WORK TASK —
The answer must be one number: how many lines in the data below include the string "site".

BEGIN DATASET

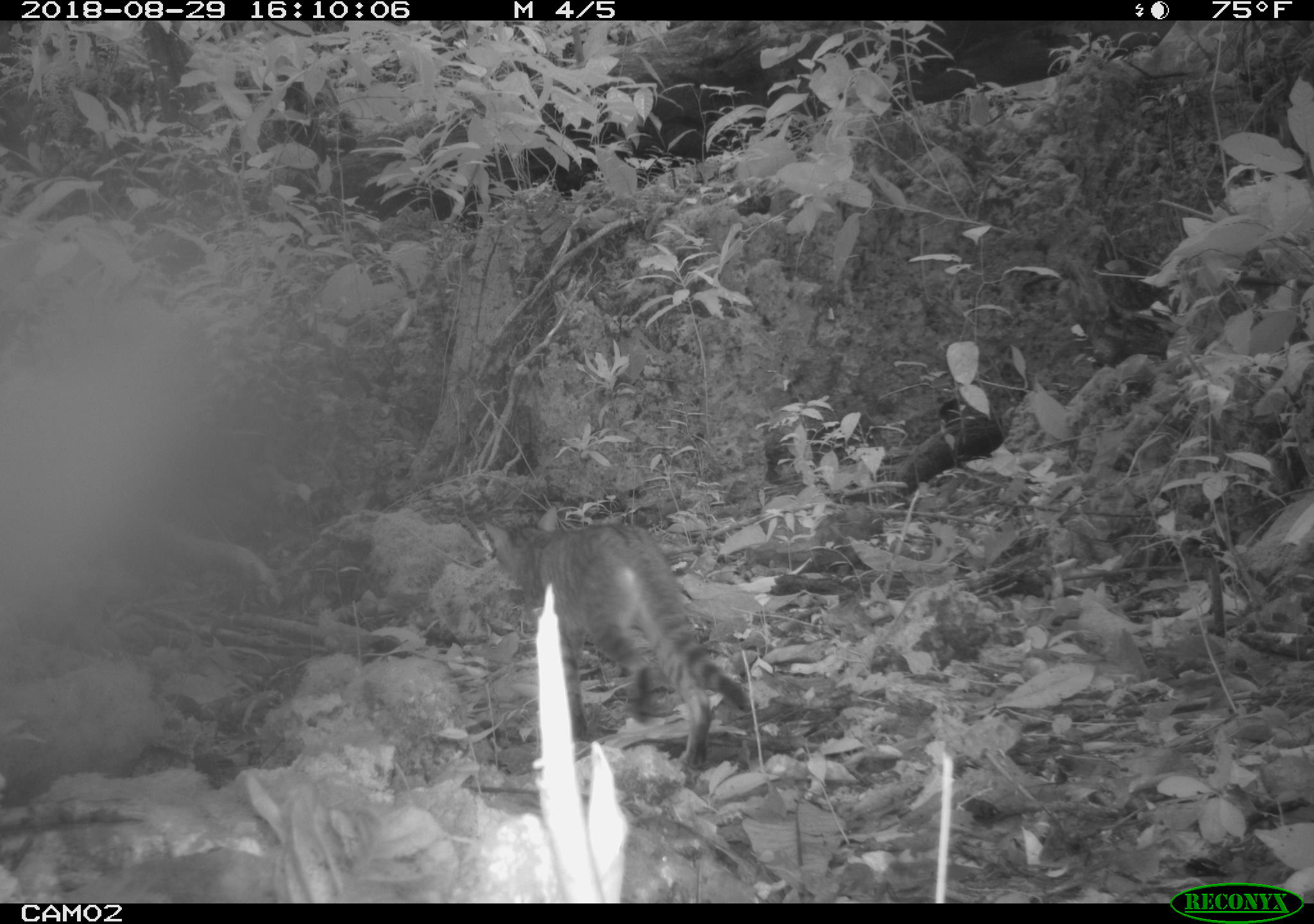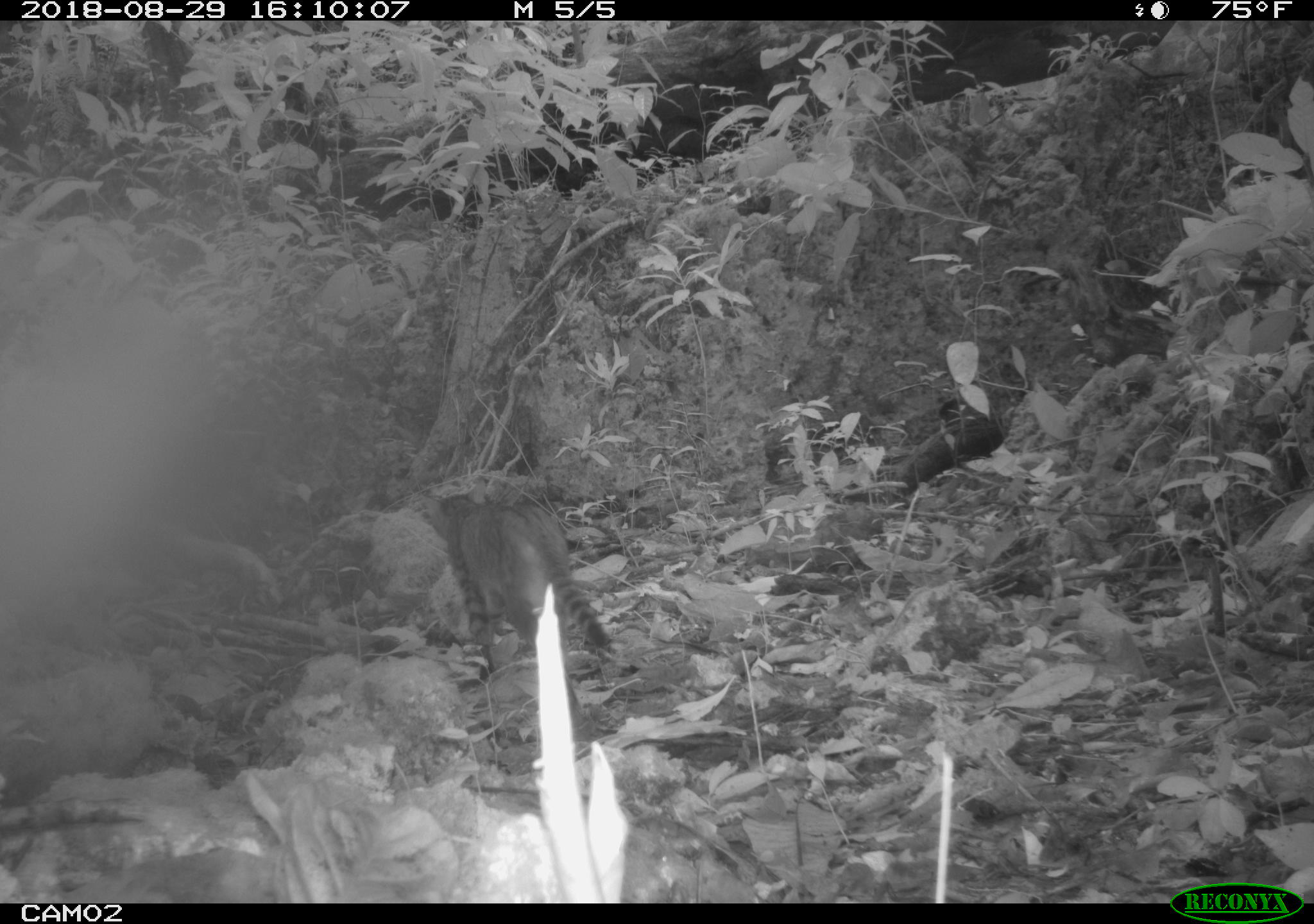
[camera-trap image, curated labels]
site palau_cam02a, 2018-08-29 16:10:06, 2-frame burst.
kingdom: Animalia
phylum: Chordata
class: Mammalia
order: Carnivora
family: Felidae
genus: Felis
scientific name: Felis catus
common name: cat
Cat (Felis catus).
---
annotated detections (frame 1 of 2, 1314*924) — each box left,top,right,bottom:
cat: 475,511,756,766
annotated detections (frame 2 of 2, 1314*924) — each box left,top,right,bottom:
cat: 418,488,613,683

END DATASET
BEGIN DATASET

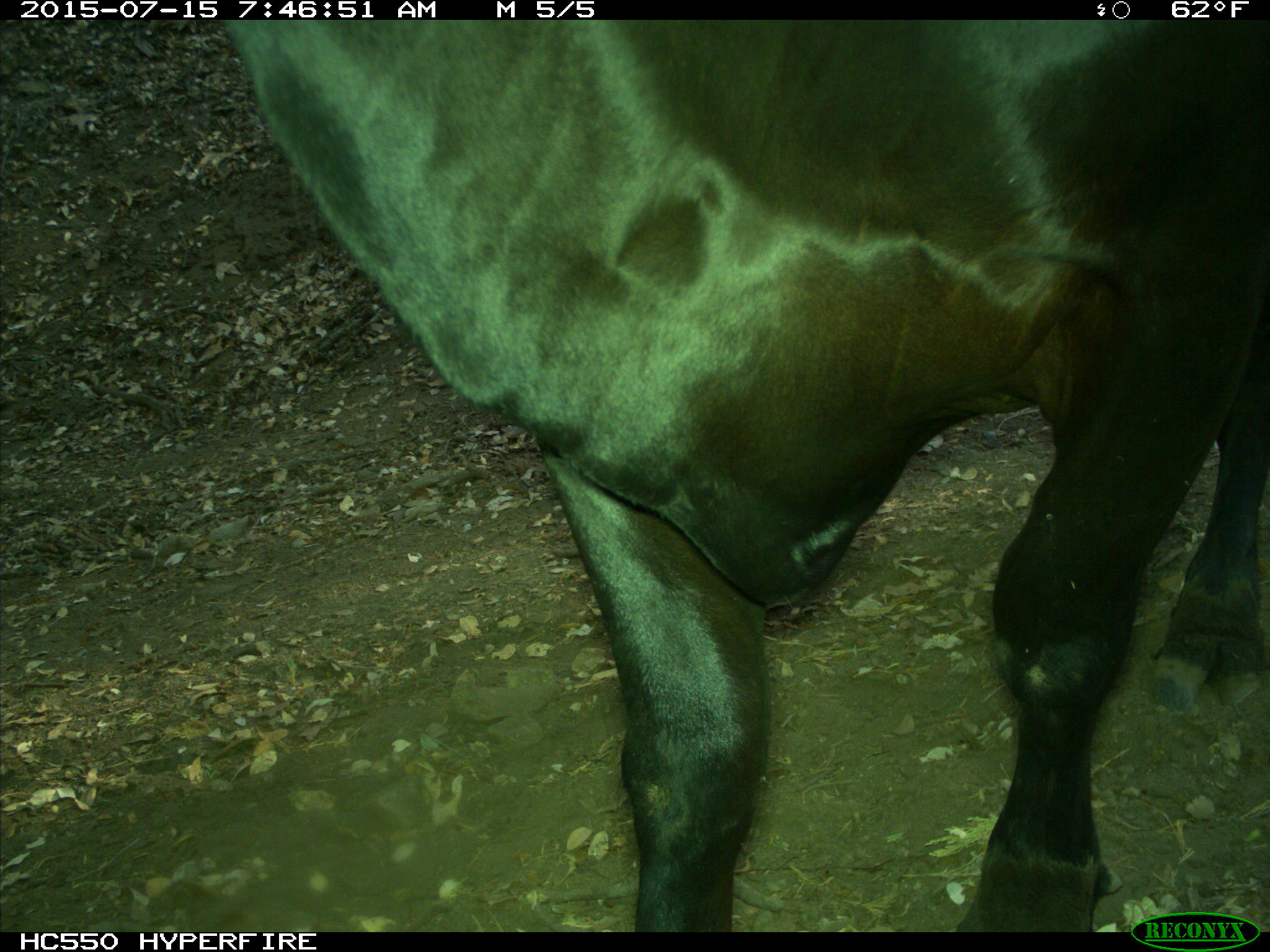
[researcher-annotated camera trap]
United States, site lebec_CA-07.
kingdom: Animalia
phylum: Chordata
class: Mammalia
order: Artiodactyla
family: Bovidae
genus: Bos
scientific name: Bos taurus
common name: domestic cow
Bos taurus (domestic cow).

END DATASET
BEGIN DATASET

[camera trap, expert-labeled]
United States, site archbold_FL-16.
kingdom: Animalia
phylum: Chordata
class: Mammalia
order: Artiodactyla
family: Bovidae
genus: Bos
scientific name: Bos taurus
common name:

END DATASET

ANSWER BELOW —
3